On scale independence for querying big data
Faculty of Sciences. Mathematics and Computer Science
New York, N.Y. :ACM, 2014
PODS '14 : proceedings of the 33rd ACM SIGMOD-SIGACT-SIGART Symposium on Principles of Database Systems / Hull, Richard [edit.]; et al.
University of Antwerp
To make query answering feasible in big datasets, practitioners have been looking into the notion of scale independence of queries. Intuitively, such queries require only a relatively small subset of the data, whose size is determined by the query and access methods rather than the size of the dataset itself. This paper aims to formalize this notion and study its properties.
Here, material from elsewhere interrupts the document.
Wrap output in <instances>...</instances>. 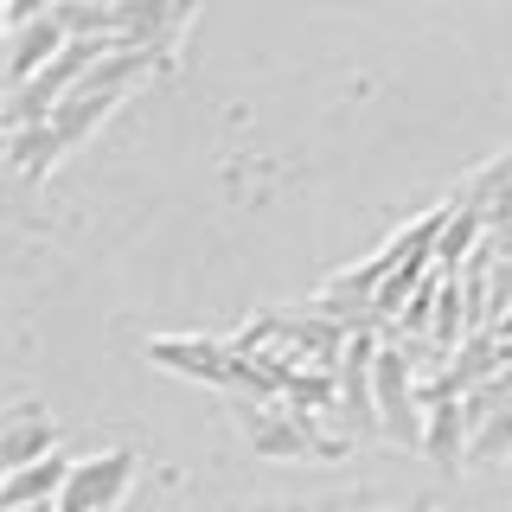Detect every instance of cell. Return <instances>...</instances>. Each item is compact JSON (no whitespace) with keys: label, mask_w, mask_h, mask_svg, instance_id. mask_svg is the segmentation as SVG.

We start by defining what it means to be scale-independent, and provide matching upper and lower bounds for checking scale independence, for queries in various languages, and for combined and data complexity. Since the complexity turns out to be rather high, and since scale-independent queries cannot be captured syntactically, we develop sufficient conditions for scale independence. We formulate them based on access schemas, which combine indexing and constraints together with bounds on the sizes of retrieved data sets. We then study two variations of scale-independent query answering, inspired by existing practical systems. One concerns incremental query answering: we check when query answers can be maintained in response to updates scale-independently. The other explores scale-independent query rewriting using views.